Records to process:
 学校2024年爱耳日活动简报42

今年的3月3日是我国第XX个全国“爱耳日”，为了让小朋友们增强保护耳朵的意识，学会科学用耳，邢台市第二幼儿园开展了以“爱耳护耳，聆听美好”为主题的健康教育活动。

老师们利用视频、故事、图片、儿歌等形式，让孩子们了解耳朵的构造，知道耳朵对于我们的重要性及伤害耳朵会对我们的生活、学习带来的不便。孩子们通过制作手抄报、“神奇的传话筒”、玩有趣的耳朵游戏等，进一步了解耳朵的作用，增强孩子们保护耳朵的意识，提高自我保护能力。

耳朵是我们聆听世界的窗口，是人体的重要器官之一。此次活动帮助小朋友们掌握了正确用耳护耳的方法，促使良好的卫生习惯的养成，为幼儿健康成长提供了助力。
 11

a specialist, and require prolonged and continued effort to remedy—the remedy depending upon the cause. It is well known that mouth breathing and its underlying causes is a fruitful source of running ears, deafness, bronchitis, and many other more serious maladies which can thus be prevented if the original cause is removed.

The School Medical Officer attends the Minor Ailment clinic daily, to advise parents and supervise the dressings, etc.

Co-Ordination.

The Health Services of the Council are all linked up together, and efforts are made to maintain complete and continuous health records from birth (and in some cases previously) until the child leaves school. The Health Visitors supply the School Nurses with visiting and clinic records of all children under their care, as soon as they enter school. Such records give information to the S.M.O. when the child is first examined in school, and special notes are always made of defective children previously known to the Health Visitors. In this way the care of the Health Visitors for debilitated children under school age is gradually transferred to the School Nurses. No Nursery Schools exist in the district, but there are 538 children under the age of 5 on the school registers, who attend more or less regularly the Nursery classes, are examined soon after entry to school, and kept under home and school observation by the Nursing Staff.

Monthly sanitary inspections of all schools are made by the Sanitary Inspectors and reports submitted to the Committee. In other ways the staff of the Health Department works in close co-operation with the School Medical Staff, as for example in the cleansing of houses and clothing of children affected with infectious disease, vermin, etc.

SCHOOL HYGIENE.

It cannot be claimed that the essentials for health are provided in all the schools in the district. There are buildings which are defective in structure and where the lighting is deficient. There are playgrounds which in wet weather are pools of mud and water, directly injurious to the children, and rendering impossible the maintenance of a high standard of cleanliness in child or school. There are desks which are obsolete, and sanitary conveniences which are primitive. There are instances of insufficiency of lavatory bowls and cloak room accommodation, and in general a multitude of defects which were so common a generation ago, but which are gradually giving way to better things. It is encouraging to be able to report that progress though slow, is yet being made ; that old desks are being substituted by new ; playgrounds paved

Work item: In the listing above, find the line containing "耳朵是我们聆听世界的窗口，是" and the line containing "Co-Ordination.", then retype both and every line between them exactly, with nothing else.

Answer:
耳朵是我们聆听世界的窗口，是人体的重要器官之一。此次活动帮助小朋友们掌握了正确用耳护耳的方法，促使良好的卫生习惯的养成，为幼儿健康成长提供了助力。
 11

a specialist, and require prolonged and continued effort to remedy—the remedy depending upon the cause. It is well known that mouth breathing and its underlying causes is a fruitful source of running ears, deafness, bronchitis, and many other more serious maladies which can thus be prevented if the original cause is removed.

The School Medical Officer attends the Minor Ailment clinic daily, to advise parents and supervise the dressings, etc.

Co-Ordination.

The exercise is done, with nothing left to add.